> TEXT FOR ANALYSIS:
━━━
Foetal Alcohol Spectrum Disorders (FASD) is a term used to describe impacts on the brain and body of individuals prenatally exposed to alcohol during pregnancy. FASD is a lifelong disability. Individuals with FASD have their own unique areas of difficulties and may experience challenges in their daily living and need support with motor skills, physical health, learning, memory, attention, emotional regulation, and social skills. They also have a unique set of strengths and many are showing talents, that when nurtured and supported, demonstrates their unlimited potential in those areas.
━━━
> SUPPLIED ENTRIES:
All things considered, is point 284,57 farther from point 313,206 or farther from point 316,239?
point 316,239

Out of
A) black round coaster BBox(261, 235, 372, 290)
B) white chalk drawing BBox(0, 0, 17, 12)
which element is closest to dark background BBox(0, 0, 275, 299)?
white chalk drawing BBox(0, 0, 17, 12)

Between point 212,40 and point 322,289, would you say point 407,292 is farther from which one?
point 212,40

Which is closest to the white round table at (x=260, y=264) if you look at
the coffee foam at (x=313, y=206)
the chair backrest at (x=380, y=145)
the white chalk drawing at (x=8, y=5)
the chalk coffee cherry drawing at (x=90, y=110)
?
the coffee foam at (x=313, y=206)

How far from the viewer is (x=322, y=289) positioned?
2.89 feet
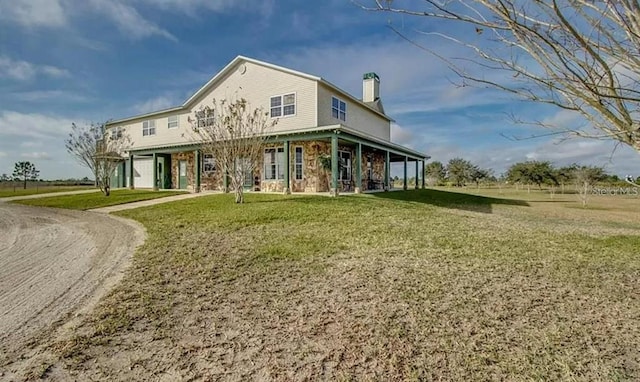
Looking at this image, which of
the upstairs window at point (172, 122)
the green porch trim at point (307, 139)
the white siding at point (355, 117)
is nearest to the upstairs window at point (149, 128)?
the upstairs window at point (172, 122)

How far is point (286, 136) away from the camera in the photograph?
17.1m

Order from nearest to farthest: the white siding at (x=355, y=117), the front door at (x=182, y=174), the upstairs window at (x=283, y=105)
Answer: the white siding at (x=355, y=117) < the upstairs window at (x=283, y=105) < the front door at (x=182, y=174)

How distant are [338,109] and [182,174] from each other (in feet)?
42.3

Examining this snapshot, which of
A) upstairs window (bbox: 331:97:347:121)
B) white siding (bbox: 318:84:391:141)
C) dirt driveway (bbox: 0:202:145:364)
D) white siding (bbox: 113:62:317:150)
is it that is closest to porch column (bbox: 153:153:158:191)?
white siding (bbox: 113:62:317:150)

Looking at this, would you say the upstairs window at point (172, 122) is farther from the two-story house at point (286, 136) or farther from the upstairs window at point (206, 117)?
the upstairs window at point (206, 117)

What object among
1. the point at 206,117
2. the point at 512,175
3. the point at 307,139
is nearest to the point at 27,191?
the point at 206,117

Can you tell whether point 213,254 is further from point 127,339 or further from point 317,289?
━━━
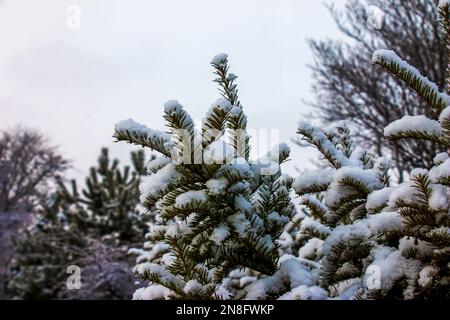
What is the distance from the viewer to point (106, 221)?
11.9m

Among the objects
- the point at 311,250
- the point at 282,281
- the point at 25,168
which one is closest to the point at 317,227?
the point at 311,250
━━━
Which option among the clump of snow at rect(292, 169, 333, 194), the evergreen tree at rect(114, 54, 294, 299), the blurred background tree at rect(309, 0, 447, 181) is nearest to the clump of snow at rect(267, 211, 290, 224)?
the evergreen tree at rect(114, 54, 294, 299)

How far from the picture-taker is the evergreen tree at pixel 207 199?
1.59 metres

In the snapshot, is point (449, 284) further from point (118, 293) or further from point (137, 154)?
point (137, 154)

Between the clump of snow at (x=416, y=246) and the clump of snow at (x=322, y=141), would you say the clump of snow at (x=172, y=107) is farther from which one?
━━━
> QUESTIONS ON THE MATERIAL:
[a] Do these statements agree with the passage on Foetal Alcohol Spectrum Disorders? (i) FASD is described as a lifelong disability. (ii) Every individual with FASD faces the same areas of difficulty. (iii) The passage says individuals with FASD lack particular strengths. For each, answer yes or no and quote the words of the passage that decide it.
[b] Could you pick up the passage on Foetal Alcohol Spectrum Disorders after its last sentence and carry it on?

> REPLIES:
[a]
(i) Yes: "FASD is a lifelong disability."
(ii) No: "Individuals with FASD have their own unique areas of difficulties"
(iii) No: "They also have a unique set of strengths"

[b]
Foetal Alcohol Spectrum Disorders is an umbrella term for several diagnoses that are all related to prenatal exposure to alcohol. These are:
Foetal Alcohol Syndrome, FAS
Partial Foetal Alcohol Syndrome, PFAS
Alcohol Related Neuro-developmental Disorder, ARND
Alcohol Related Birth Defects, ARBD
Foetal Alcohol Spectrum Disorder (FASD) is the most common, non-genetic cause of learning disability in the UK (Plant, 1985; Autti-Ramo, 2002; British Medical Association, 2007). Research suggests that at least 1% of the population is affected by FASD meaning that 7,000 babies are born every year in the UK with Foetal Alcohol Spectrum Disorder. Recent international research (May et al 2018) highlights that between 2%-5% are typically affected and a recent UK study (McQuire et al 2018) proposed that between 6%-17% in a study showed signs consistent with prenatal alcohol exposure. More than 70% of children with FASD have progressed through the care service so it is not surprising that many parents are foster, adoptive and kinship carers.
Of all the substances of abuse (marijuana, cocaine, and heroin) alcohol produces by far the most serious neuro-behavioural effects to the foetus (IOM report to Congress 1996). Prenatal exposure is caused by alcohol crossing the placenta and within minutes, the level of alcohol in the foetus’ blood reaches maternal blood alcohol level. Alcohol is a teratogen which can cause any type of physical malformation and learning and behavioural challenges.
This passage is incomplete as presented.